A. No bare shoulders and no skirts or shorts above the knee
The concept was to take a classic Chandler/Philip Marlow story and replace Marlow and associates with The Dude and other slobs. Sounds funny, but maybe it’s just that I like the genre too much to see it f_’d
TommyJay: As usual, you are a perceptive chap. I admit I enjoyed Lebowski greatly. And I know it doesn’t hit everyone’s funny bone as it does mine. Humor aside, I never knew where the film was going next and I’m pretty jaded when it comes to movies.
Did you know the John Goodman character was based on writer/director John Milius? Which is funny, if you know the inside baseball.
I also appreciated the affection the Coen Bros brought to Chandler’s work. I didn’t like Altman’s “The Long Goodbye” much at all because it was a harsh deconstruction of Philip Marlowe as an out-of-it and out-of-place 40s detective in a black-and-white suit trying to deal with hip, colorful, 70s LA.
Mr. Rogers sweater isn’t considered a cardigan, because it zips up, rather than buttons. A difference without significance, but there you are.
You would think that Jimmy Carter’s (President Peanut) cardigan, used to push the “turn down your heat” mantra of the late 70s, would have been given some notice. [Maybe it was; I didn’t chase the link.]
Any paper that publishes such a list is dreck, pure and simple. Which the Guardian is and long has been.
I try not to read dreck. Irritates me.
“There are no differences except differences of degree between different degrees of difference and no difference.”
Melania is the most lovely First Lady, tho some might argue for Jackie O.

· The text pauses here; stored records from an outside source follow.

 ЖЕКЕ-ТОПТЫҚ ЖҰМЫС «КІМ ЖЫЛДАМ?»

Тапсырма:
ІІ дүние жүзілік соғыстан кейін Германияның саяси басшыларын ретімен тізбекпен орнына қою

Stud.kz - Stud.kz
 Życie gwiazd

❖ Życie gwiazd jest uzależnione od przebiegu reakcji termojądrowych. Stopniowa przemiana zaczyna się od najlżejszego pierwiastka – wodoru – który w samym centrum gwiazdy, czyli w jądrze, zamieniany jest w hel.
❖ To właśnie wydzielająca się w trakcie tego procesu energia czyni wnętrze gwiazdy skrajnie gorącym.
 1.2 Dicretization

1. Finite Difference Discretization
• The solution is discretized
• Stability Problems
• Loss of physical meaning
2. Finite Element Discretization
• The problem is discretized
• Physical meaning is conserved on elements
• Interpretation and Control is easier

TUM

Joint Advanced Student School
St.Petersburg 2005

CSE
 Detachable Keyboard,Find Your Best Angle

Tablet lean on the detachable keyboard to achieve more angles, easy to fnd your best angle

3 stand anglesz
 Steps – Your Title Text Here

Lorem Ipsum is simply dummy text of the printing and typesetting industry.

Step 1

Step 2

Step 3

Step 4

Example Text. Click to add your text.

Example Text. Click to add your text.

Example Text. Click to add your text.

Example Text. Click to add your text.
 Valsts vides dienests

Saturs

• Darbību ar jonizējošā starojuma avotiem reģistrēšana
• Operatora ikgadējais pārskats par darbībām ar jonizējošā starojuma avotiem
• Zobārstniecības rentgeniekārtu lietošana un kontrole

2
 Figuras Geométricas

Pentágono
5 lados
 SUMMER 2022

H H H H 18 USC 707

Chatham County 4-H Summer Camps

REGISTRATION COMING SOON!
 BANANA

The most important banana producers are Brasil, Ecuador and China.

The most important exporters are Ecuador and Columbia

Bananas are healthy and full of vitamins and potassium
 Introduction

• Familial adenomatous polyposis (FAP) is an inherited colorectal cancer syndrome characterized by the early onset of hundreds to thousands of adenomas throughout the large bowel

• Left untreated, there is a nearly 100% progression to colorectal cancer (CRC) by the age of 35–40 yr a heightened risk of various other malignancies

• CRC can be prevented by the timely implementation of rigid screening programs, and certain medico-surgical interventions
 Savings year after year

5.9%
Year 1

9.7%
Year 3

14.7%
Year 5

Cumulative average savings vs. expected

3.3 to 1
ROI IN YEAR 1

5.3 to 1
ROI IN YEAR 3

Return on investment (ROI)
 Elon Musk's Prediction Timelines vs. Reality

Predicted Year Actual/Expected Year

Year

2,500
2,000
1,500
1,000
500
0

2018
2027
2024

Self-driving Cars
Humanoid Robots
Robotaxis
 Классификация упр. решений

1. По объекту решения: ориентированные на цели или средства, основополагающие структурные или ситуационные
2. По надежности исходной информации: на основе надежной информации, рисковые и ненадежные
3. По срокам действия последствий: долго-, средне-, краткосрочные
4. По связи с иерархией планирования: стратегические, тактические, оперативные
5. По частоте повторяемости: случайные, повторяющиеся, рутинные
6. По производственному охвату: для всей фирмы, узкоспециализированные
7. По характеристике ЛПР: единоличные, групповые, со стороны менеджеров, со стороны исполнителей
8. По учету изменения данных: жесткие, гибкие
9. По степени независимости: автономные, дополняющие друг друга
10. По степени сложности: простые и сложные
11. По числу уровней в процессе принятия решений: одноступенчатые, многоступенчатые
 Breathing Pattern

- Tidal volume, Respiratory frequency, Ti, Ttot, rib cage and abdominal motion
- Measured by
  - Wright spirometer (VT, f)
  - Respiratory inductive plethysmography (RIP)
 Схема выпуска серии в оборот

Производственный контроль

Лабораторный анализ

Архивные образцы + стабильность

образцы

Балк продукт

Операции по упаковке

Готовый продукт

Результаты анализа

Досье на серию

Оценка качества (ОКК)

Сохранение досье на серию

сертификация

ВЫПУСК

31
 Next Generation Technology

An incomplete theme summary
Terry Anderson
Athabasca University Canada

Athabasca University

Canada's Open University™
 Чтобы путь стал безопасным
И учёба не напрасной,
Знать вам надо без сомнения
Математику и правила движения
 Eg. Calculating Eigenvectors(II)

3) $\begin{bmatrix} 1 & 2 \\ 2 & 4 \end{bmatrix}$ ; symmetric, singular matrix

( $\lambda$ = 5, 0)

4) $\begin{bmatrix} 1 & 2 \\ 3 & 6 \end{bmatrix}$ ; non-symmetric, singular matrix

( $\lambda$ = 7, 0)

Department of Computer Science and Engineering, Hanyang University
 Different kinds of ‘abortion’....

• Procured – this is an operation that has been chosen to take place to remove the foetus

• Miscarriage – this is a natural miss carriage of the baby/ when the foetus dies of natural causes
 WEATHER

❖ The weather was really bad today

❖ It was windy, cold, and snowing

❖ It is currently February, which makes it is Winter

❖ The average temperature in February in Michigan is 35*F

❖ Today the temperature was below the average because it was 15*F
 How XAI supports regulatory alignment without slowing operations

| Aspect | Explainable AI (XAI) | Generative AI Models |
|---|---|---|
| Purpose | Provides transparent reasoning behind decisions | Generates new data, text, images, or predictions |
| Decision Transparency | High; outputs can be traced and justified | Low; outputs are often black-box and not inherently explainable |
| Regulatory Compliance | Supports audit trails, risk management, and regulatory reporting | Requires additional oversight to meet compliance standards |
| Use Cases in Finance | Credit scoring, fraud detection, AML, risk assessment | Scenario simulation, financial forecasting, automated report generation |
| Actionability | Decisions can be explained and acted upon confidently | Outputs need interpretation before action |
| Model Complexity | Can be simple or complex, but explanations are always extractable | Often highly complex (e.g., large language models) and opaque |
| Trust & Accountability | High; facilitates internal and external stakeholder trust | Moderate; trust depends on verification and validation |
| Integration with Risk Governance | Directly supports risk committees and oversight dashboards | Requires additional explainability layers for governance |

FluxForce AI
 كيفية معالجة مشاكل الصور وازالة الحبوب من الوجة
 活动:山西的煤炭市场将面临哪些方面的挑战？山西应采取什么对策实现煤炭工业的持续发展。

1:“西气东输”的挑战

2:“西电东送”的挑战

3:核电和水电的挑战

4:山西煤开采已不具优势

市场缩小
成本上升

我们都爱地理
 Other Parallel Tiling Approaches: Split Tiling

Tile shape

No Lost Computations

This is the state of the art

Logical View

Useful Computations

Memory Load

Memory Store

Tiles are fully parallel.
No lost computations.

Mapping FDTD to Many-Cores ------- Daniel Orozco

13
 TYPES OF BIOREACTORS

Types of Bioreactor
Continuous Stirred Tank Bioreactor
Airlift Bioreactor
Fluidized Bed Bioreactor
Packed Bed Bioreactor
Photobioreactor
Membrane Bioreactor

(I want to be. Jackie Onassis. I want to wear, dark sunglasses. Oh yeah!)
I hardly notice sweaters, but mostly don’t like them. Would rather have a thick shirt, or a thick shirt over a t-shirt. Tho for semi-formal times, instead of a tie, they can heighten the formality a bit.
In Slovakia, multiple computer folk I’ve worked with loved the Big Lebowski. I thought it was just OK.
Recently we saw a movie my wife thought was from the Cohen brothers, This Must Be the Place with Sean Penn as a retired-for-20 years rock star singing depressing songs; the movie had more from Talking Heads:
https://www.imdb.com/title/tt1440345/
It’s an Italian Paolo Sorrentino film. Slow yet very engaging, often very real.
I hate Penn’s politics. His acting here is great.
Melania is the most lovely First Lady, tho some might argue for Jackie O.
(I want to be. Jackie Onassis. I want to wear, dark sunglasses. Oh yeah!)
Melania is a puzzle. Is there anyone who knows what she actually thinks about anything? I’d wager she is opaque to even her closest relations.
I thought it was odd the Guardian didn’t print a picture with each of the 10 “winners” – so how are we supposed to know what the cardigans looked like?
(I did not chase down any of the nominees to see.)
I like Neo’s list better.
https://wgntv.com/2019/11/14/newborn-babies-at-a-pittsburgh-hospital-dressed-up-as-mr-rogers-for-world-kindness-day/
His sweater may have zipped, but the news called it a cardigan anyway; the babies’ are buttoned properly.